On 17 July, in the case of BASCA & Ors, R (On the Application Of) v Secretary of State for Business, Innovation And Skills, Mr Justice Green in the High Court quashed regulations introduced by the government last October which allowed members of the public lawfully to copy CDs and other copyright material bought for their own private use.

 

This follows an earlier decision of 19 June  in which Justice Green held that the government had erred in law when it decided to introduce the private copying exception without also introducing a compensation scheme for songwriters, musicians and other rights holders who faced potential losses as a result of their copyright being infringed.

 

The Copyright and Rights in Performances (Personal Copies for Private Use) Regulations 2014 introduced an "exception" into UK copyright law permitting the making of personal copies, as long as they were only for private use.  Prior to this, it was unlawful, for example, to rip or copy the contents of a CD onto a laptop, smartphone or MP3 player for personal use, although such "format-shifting" activity had become commonplace. 

 

However, a condition attached to the right of Member States to introduce such an exemption stated that if the newly permitted use caused more than de minimis harm to the copyright owner then compensation had to be payable.

 

Unlike other EU jurisdictions, the UK government did not introduce any such compensation scheme.  By limiting the copyright exception to private use, the UK government argued that compensation was not due for two reasons:

 

  1. As most people already assumed they were entitled to copy content they had acquired, they were not likely to purchase additional copies of the same content - ‘in other words there was no automatic correlation between the desire to copy and lost sales’ [12].

  2. The copyright industries already priced-in private copying.
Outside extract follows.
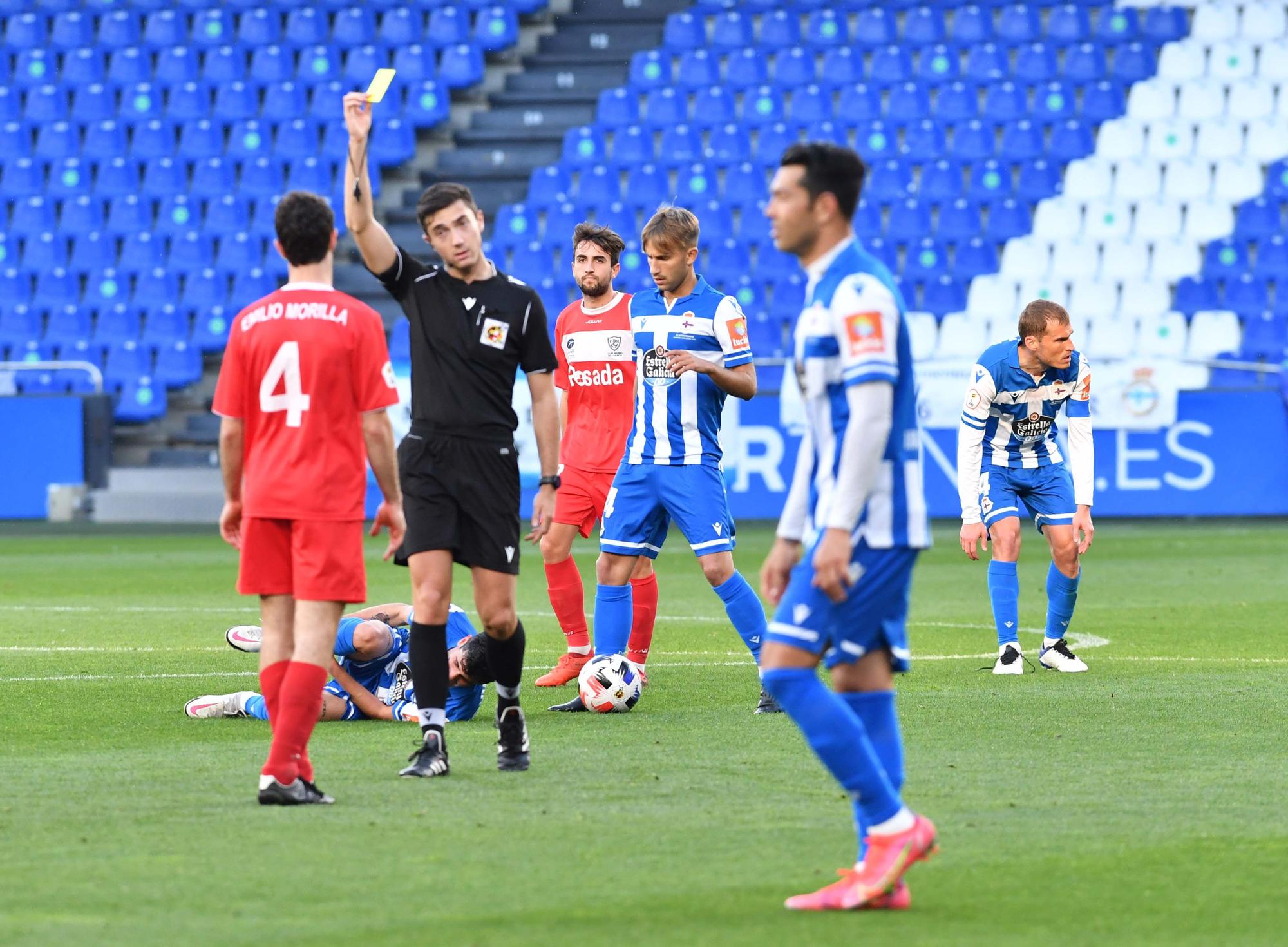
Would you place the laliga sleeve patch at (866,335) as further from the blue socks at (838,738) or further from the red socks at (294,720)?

Thus, again, the loss caused by legalising private copying was minimal [13].

 

Shortly after the private copying exception came into force, a number of music industry stakeholders applied for Judicial Review of the government’s decision

 

Justice Green ruled last month that the evidence relied on by the government simply did not justify the claim that the harm would indeed be de minimis.  UK Music, one of the parties in the case, estimated that the new regulations would result in loss of revenues for rights owners in the creative sector of £58 million a year.

 

On 17 July, the High Court formally quashed the exception, with the effect that acts of private copying which would have fallen under the exception, now constitute acts of infringement.

 

In making this decision, Justice Green said:

 

"It is clear that I should quash the regulations. I make clear this covers the entirety of the regulations and all the rights and obligations contained therein."